#### Trecho do documento ####

É sabido que a máxima de nossas elites consiste na mercantilização das necessidades humanas mediante a submissão do direito à moradia e demais equipamentos urbanos à especulação financeira lastreados no endividamento das famílias.

Na verdade, todo esse movimento pode ser sintetizado no princípio do crescimento desigual e combinado, que resulta no empobrecimento da camada trabalhadora e sua  periferização habitacional, através de um processo ordenado de exclusão social.

É observável também que o conjunto dos trabalhadores não só se encontra nas grandes cidades, como também segue cada vez mais se deslocando rumo aos centros urbanos.

Esta realidade se alicerça no alto nível de mecanização das forças produtivas vinculadas ao trabalho no campo e aos altos índices de concentração de terras, que fazem da agroindústria um setor altamente rentável sempre associado à especulação financeira, embora incapaz de fomentar os índices necessários de geração de bons empregos.

Buscando provocar o debate necessário sobre os destinos de nossas cidades, diante de uma acelerada escassez de recursos fiscais as alternativas se encontram na ordem do dia.

Tempos de escassez de recursos fiscais são perfeitamente adequados para unir economias de recursos, com geração de oportunidades locais. Dentre as responsabilidades do poder público municipal destacaria a Limpeza Urbana – (Coleta, aterros sanitários, varrição de vias e áreas públicas, jardinagem, limpeza de bueiros) – Um serviço contínuo, como na limpeza de uma casa.

#### Informações fornecidas ####

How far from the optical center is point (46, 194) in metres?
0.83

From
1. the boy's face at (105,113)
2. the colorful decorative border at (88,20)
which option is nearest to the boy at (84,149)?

####

» **Tarefas e exercícios**
A: Responda com base no trecho do documento:
(i) Em que resulta o princípio do crescimento desigual e combinado?
(ii) Rumo a onde os trabalhadores seguem cada vez mais se deslocando?
(iii) Qual responsabilidade do poder público municipal o autor destacaria?
B: Segundo o trecho do documento, em que se alicerça a realidade de os trabalhadores estarem nas grandes cidades e continuarem se deslocando para os centros urbanos? Explique em até três frases.

» **Respostas das tarefas**
A:
(i) No empobrecimento da camada trabalhadora e na sua periferização habitacional, por meio de um processo ordenado de exclusão social.
(ii) Rumo aos centros urbanos.
(iii) A Limpeza Urbana (coleta, aterros sanitários, varrição de vias e áreas públicas, jardinagem e limpeza de bueiros).

B: Essa realidade se alicerça no alto nível de mecanização das forças produtivas ligadas ao trabalho no campo e nos altos índices de concentração de terras. Esses fatores tornam a agroindústria um setor altamente rentável, associado à especulação financeira. No entanto, esse setor não consegue gerar os bons empregos necessários.